Any ideas on how to suppress the wget messages and also, what header?
wget [mydomain.com...] -O /path/to/log.txt > /dev/null 2>&1
As far as cron automatically emailing, if the cron job generates any output, it will email the results to the user on the current server. So if your webserver is also your mail server, or it is setup to forward email to your mail server, and the username is the same as your email, then you should receive a message. You could also add an extra command to send an email to any address, something like:
* * * * * wget [mydomain.com...] -O /path/to/log.txt > /dev/null 2>&1; cat /path/to/log.txt ¦ mail -s "cron notification" WWMike@mikesemail.com
I dabble in PERL but I drown in UNIX and I don't have access to a UNIX prompt so for testing purposes, I brute-forced a quickie PERL script to simulate the bulk of the CRON command <wink>:
#!/usr/local/bin/perl
system("/usr/local/bin/wget -q -O - [mydomain.com...] >> /usr/home/myaccount/scripts/mydomain.com/script/log.txt");
print "Content-type: text/html\n\n";
exit;
OK, here's a quick summary for review:
I need to use wget to run my script because my script needs the PERL $ENV{} variables but UNIX CRON doesn't provide them.
The -q tells wget to be quiet and supress its (useless) messages while the -O - tells wget to send the script output to STDOUT instead of writing it to a file (which is the wget default).

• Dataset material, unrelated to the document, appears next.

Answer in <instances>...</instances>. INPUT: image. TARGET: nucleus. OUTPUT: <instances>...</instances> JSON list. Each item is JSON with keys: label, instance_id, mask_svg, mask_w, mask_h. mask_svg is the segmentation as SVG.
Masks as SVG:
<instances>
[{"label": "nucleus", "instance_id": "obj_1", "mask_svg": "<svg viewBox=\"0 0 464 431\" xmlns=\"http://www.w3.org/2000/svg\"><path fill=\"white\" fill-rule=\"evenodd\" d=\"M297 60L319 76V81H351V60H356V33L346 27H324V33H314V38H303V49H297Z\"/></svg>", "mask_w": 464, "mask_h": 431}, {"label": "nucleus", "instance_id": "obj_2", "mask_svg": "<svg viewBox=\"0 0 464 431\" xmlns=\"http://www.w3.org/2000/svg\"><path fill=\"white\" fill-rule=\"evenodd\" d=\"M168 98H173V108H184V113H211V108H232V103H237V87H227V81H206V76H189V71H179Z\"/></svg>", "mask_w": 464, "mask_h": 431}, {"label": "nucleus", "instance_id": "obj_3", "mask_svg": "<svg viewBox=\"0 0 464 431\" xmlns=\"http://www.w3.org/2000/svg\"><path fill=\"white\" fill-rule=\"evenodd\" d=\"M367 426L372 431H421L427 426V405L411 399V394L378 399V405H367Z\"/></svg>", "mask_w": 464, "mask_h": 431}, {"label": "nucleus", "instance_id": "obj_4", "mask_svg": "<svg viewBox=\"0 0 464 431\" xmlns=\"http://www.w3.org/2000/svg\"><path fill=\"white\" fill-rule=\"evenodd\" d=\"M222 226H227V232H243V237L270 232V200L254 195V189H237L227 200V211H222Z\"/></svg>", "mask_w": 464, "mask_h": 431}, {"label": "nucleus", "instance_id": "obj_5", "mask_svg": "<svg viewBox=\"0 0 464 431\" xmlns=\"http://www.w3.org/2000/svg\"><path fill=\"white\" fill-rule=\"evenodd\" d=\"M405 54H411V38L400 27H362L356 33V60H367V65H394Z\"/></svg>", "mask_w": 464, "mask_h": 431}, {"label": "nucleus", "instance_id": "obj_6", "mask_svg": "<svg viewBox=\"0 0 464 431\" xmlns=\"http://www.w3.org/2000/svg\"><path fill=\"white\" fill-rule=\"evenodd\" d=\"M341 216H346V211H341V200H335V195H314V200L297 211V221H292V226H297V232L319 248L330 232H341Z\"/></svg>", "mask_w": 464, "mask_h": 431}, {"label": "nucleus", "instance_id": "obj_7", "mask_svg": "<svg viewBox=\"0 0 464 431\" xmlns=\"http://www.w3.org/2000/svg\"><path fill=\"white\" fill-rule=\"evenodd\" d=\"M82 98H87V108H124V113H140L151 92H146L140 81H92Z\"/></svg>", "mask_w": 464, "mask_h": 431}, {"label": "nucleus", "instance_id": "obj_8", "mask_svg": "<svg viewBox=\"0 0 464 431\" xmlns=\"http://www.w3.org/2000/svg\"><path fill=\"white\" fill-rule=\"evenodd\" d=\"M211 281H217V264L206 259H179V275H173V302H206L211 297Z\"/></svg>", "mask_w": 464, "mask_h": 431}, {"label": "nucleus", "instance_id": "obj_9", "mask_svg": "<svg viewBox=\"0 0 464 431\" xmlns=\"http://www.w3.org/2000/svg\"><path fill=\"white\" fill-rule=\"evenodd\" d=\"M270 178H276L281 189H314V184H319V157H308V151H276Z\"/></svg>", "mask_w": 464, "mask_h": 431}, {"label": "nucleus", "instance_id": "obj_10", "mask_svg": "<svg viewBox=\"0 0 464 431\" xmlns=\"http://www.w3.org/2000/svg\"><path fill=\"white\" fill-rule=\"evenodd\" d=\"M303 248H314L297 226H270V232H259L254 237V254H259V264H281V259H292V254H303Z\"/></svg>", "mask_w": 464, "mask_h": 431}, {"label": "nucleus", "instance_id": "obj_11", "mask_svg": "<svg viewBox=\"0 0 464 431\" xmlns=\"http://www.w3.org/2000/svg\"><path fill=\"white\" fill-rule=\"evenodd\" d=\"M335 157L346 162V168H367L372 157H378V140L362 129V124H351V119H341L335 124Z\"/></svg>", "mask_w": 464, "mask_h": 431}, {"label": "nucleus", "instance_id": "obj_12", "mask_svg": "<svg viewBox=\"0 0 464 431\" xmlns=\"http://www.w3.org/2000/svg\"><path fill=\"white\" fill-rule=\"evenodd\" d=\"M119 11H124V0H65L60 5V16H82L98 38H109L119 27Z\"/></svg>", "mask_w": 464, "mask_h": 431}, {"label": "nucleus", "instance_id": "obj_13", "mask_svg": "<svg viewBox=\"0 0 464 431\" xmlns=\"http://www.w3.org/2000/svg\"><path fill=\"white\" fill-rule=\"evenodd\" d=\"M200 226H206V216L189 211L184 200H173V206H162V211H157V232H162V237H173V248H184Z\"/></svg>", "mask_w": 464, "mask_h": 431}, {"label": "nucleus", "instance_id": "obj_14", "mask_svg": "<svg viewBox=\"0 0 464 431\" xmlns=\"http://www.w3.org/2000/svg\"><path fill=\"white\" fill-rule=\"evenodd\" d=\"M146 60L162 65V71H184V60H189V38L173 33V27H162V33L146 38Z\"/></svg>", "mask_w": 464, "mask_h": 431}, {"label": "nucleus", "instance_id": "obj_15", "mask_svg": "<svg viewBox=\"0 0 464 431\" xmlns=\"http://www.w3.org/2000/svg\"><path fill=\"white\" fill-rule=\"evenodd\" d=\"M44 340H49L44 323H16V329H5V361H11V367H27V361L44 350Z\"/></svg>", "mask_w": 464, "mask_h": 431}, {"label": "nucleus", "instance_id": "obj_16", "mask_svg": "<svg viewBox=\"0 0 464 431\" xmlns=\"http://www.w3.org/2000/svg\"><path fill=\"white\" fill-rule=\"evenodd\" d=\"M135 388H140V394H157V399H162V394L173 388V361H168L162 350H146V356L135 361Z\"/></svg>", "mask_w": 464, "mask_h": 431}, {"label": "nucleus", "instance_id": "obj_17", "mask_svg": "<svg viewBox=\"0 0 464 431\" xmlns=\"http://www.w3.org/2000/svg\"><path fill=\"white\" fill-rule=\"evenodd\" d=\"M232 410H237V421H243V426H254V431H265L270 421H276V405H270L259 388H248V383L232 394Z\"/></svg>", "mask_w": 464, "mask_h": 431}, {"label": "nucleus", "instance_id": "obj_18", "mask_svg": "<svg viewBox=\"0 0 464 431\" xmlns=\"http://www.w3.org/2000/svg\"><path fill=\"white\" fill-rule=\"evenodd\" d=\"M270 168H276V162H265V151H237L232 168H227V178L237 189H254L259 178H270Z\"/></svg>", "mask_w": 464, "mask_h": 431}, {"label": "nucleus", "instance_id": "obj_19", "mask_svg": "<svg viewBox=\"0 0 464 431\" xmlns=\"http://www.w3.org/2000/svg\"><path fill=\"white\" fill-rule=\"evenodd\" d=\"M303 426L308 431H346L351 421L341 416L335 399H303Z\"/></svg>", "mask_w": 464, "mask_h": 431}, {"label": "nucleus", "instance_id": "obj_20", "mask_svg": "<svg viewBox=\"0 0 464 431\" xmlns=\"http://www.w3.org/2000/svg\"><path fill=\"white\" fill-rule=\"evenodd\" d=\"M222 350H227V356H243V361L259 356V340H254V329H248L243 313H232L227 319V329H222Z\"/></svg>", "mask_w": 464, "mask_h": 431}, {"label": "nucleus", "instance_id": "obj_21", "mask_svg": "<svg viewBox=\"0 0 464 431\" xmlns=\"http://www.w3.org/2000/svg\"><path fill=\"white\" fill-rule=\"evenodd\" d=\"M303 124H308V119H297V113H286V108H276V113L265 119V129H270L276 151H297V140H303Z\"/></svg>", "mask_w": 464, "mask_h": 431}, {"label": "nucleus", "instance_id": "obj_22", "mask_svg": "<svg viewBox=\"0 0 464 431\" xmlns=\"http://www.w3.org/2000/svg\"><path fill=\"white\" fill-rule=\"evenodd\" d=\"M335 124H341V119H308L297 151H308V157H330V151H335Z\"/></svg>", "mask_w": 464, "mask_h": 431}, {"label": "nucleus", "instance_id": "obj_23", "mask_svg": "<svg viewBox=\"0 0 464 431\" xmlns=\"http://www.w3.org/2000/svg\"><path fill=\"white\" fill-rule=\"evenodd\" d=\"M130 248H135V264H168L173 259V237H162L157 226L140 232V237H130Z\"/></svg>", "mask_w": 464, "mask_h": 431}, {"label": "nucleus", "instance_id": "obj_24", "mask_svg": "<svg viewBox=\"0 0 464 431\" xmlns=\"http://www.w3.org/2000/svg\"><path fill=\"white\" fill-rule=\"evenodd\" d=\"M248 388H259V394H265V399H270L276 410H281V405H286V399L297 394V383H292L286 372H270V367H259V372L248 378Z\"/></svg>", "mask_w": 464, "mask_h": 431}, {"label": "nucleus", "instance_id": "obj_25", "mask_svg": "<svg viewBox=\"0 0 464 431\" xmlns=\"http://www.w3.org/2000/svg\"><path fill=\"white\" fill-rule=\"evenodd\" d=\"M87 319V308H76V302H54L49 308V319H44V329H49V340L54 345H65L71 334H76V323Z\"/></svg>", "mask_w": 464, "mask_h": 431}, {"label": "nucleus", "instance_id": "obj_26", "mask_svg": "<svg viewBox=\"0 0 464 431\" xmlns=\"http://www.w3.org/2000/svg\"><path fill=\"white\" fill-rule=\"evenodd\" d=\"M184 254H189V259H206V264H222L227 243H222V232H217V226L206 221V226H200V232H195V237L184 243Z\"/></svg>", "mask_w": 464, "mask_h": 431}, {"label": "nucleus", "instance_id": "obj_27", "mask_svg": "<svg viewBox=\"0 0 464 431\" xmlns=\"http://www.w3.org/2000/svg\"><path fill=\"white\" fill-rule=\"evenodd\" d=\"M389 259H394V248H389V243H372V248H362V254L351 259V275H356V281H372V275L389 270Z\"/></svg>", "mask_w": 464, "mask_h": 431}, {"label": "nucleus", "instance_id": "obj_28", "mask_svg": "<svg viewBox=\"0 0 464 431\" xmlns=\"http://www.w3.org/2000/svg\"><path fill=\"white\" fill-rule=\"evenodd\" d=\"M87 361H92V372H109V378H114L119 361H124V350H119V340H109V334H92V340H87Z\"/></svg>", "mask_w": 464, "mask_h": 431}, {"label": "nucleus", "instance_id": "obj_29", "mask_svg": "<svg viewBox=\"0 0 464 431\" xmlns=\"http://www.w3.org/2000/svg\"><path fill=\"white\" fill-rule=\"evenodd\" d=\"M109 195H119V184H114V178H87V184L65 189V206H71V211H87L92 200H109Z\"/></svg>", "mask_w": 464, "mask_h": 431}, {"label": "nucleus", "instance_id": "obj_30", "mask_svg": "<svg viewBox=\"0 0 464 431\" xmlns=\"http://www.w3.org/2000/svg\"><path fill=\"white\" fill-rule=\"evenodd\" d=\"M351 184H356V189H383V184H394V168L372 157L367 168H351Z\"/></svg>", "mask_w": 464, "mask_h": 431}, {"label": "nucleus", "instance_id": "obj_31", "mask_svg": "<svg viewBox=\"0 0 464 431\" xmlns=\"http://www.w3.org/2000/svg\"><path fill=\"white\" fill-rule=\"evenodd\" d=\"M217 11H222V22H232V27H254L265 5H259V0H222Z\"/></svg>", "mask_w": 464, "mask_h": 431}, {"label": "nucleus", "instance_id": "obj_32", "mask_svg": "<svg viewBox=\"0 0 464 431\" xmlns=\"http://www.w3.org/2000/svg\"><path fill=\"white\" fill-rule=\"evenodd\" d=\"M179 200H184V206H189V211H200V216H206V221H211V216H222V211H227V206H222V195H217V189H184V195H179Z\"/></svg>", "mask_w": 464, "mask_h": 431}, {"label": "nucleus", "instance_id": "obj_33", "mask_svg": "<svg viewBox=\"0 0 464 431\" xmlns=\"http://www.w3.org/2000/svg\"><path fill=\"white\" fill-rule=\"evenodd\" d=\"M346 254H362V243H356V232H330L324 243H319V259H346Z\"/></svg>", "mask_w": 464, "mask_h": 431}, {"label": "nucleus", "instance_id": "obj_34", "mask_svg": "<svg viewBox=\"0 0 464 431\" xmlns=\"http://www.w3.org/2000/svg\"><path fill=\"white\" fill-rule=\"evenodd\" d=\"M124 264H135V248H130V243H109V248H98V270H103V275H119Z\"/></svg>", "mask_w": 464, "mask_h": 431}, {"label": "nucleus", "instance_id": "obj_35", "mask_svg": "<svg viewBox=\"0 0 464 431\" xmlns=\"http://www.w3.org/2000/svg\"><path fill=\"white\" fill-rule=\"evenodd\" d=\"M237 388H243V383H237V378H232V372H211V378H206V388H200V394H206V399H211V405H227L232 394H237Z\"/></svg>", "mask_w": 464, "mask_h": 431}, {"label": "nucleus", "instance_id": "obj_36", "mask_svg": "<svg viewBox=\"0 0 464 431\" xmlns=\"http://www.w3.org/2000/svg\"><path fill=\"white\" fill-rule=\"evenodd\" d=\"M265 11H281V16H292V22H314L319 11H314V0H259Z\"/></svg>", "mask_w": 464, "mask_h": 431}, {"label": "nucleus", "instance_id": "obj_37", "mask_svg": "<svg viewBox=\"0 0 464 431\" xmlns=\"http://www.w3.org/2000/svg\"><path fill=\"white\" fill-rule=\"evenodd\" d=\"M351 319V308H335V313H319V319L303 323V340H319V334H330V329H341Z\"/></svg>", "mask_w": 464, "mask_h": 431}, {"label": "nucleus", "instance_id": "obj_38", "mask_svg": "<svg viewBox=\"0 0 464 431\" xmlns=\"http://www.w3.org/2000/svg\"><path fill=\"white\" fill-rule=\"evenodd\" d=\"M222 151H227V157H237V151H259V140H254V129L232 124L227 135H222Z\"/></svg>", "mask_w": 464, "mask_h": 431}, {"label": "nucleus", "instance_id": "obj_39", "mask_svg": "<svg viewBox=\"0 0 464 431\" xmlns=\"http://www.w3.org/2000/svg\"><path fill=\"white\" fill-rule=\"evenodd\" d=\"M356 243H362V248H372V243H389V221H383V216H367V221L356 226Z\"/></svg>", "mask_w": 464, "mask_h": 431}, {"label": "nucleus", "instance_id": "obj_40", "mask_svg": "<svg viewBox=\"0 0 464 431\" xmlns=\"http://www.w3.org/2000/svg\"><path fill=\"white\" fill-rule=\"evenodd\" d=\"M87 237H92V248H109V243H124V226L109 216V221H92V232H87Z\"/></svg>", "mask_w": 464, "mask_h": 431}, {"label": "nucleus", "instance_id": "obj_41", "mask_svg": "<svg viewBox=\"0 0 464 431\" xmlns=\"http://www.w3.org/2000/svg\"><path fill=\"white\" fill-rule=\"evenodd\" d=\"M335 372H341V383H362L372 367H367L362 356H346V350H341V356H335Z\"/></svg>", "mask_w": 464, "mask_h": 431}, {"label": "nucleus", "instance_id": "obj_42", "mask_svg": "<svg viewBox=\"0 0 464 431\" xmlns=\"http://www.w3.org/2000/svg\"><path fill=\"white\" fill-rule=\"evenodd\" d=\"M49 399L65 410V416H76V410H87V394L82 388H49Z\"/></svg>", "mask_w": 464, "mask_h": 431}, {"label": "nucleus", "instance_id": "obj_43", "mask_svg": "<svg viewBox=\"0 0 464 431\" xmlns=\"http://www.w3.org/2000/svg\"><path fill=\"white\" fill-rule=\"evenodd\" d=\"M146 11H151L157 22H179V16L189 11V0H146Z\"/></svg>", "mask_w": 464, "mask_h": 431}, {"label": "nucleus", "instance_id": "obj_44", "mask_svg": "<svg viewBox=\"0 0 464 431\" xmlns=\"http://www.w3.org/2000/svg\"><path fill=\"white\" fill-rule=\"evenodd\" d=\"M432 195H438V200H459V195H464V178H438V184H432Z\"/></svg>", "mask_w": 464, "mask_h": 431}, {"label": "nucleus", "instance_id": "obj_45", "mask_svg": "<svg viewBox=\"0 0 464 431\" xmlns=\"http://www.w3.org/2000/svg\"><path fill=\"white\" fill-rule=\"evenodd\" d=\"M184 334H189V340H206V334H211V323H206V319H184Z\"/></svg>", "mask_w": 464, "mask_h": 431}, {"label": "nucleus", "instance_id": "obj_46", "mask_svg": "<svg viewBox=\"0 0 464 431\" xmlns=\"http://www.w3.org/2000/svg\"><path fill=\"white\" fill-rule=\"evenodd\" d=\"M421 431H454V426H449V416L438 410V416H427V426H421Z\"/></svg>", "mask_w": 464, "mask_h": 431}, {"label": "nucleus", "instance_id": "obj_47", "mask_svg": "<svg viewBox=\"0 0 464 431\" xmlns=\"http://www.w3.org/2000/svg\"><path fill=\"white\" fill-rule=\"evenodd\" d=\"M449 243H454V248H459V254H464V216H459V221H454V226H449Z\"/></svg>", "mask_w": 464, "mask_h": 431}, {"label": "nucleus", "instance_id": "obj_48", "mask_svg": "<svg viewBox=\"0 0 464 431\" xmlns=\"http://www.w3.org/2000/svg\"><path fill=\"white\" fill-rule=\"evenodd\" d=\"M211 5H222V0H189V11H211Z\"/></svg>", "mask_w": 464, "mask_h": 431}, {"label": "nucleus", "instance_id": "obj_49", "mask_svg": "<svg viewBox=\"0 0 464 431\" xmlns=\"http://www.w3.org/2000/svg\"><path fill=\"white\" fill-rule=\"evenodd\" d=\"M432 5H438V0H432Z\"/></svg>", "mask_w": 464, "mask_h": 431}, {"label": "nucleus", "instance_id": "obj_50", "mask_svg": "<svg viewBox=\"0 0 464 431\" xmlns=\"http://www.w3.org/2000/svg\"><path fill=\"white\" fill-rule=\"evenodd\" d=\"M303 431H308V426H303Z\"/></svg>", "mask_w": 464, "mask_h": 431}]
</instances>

I should also mention that according to the wget docs at [gnu.org...] there doesn't seem to be an option to have wget append the script output so I have to resort to redirecting it with the UNIX >>.
2 questions:
1) Why doesn't the UNIX >> append to the log file?
It creates it if it doesn't exist but it always overwrites it after that and I can't seem to get a running log.
And also...
2) Why do I have to include the print to eliminate the 500 error I get without it?
My host swears that the system logs prove that CRON ran only once per day as should be the case but somehow my script ran 6 times within 3 minutes today and 2 times within 1 minute a couple of days ago.
There is absolutely no way that my script could be looping or running itself more than once and if I trust my host to be correct then that leaves wget as the sole culprit.
Anyone have any previous experience with this type of issue?
[mydomain.com...]
but on closer inspection that looks like a dummy URL.
The return value is the exit status of the program as returned by the wait() call. To get the actual exit value divide by 256. See also exec. This is NOT what you want to use to capture the output from a command, for that you should use merely backticks or qx//, as described in `STRING`.
If you omit the print statement after the system call, there is no output. The 500 error results from making a CGI web request that produces no output.